▸ **Task to carry out**
Edit all the rows below by changing every "concrete planter" to "stone planter" and keeping everything else unchanged. Omit the pictures from your answer.
[start Information provided]
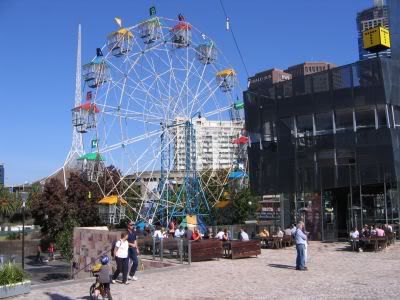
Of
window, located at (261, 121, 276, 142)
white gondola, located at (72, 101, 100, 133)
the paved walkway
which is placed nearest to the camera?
the paved walkway

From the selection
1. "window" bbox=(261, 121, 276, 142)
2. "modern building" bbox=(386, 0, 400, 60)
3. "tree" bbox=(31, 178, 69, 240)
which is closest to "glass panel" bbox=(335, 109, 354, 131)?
"window" bbox=(261, 121, 276, 142)

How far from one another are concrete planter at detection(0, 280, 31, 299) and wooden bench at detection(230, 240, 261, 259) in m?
10.0

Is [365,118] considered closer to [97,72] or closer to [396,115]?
[396,115]

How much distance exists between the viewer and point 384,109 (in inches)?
1220

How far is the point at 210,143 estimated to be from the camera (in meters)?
61.0

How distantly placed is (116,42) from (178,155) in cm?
1152

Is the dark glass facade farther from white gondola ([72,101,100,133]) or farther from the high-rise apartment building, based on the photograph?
white gondola ([72,101,100,133])

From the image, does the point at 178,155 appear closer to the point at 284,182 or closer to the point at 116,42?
the point at 116,42

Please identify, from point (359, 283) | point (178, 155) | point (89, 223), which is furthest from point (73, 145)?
point (359, 283)

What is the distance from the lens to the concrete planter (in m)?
13.3

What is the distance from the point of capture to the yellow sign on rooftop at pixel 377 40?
35625mm

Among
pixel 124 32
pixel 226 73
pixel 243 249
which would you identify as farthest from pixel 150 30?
pixel 243 249

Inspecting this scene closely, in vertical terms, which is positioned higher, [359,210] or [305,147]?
[305,147]

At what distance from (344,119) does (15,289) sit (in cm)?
2409
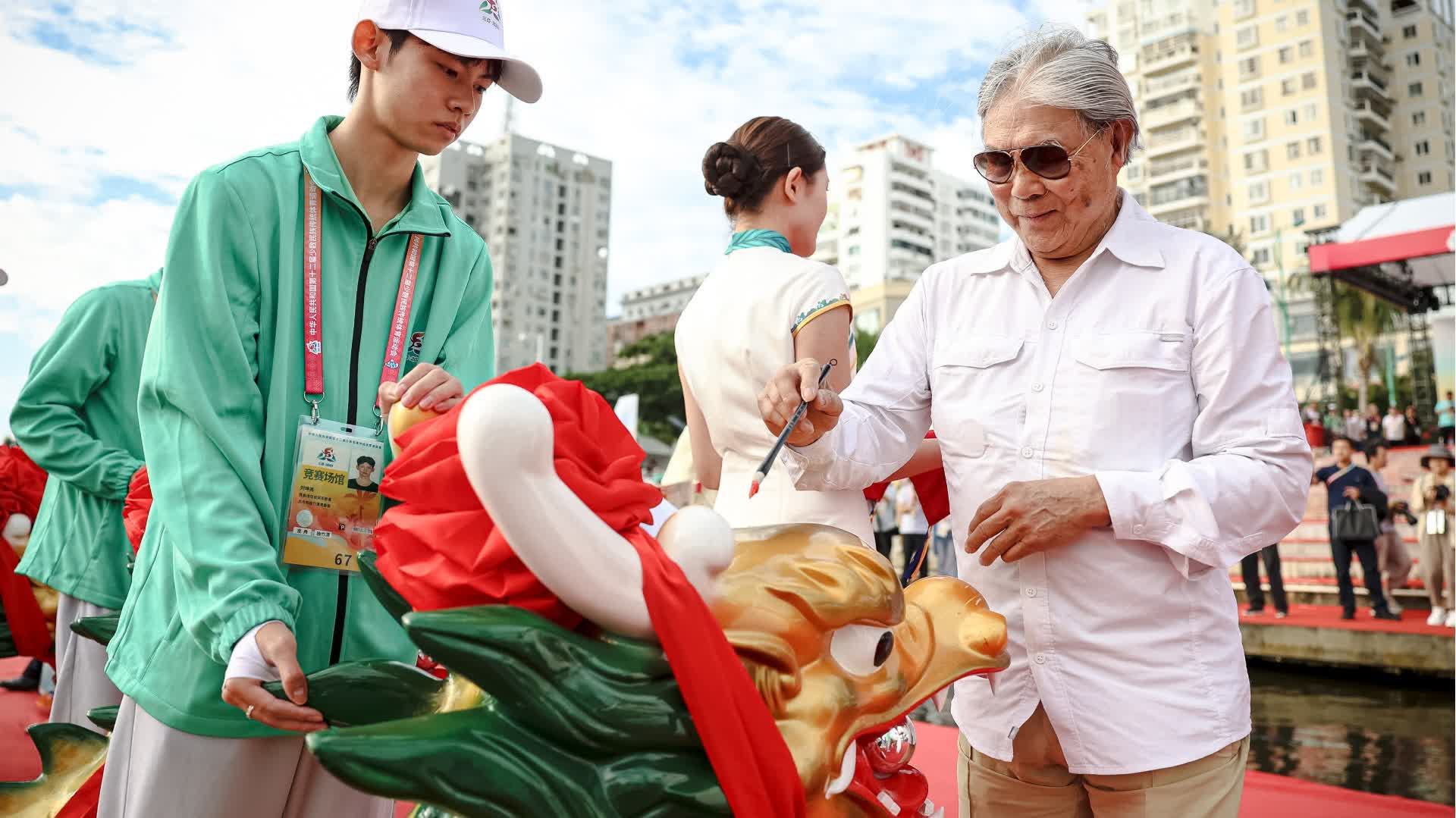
[end Information provided]
▸ **Correct response**
Of
window, located at (261, 121, 276, 142)
white gondola, located at (72, 101, 100, 133)
the paved walkway
which is placed nearest to the camera?
the paved walkway

From the selection
1. "window" bbox=(261, 121, 276, 142)
2. "modern building" bbox=(386, 0, 400, 60)
3. "tree" bbox=(31, 178, 69, 240)
which is closest to "glass panel" bbox=(335, 109, 354, 131)?
"window" bbox=(261, 121, 276, 142)

How far from one another are stone planter at detection(0, 280, 31, 299) and wooden bench at detection(230, 240, 261, 259) in m?
10.0

Is [365,118] considered closer to [97,72] or closer to [396,115]?
[396,115]

How much distance exists between the viewer and point 384,109 (in inches)?
1220

How far is the point at 210,143 estimated to be from the camera (in meters)?
61.0

How distantly placed is (116,42) from (178,155) in cm?
1152

Is the dark glass facade farther from white gondola ([72,101,100,133]) or farther from the high-rise apartment building, based on the photograph?
white gondola ([72,101,100,133])

From the image, does the point at 178,155 appear closer to the point at 284,182 or closer to the point at 116,42?
the point at 116,42

Please identify, from point (359, 283) | point (178, 155) | point (89, 223), which is furthest from point (73, 145)?
point (359, 283)

What is the distance from the lens to the stone planter (in m)?
13.3

What is the distance from the point of capture to the yellow sign on rooftop at pixel 377 40?
35625mm

Among
pixel 124 32
pixel 226 73
pixel 243 249
which would you identify as farthest from pixel 150 30?
pixel 243 249

Inspecting this scene closely, in vertical terms, which is positioned higher, [359,210] or [305,147]?
[305,147]

At what distance from (344,119) does (15,289) sit (in cm)?
2409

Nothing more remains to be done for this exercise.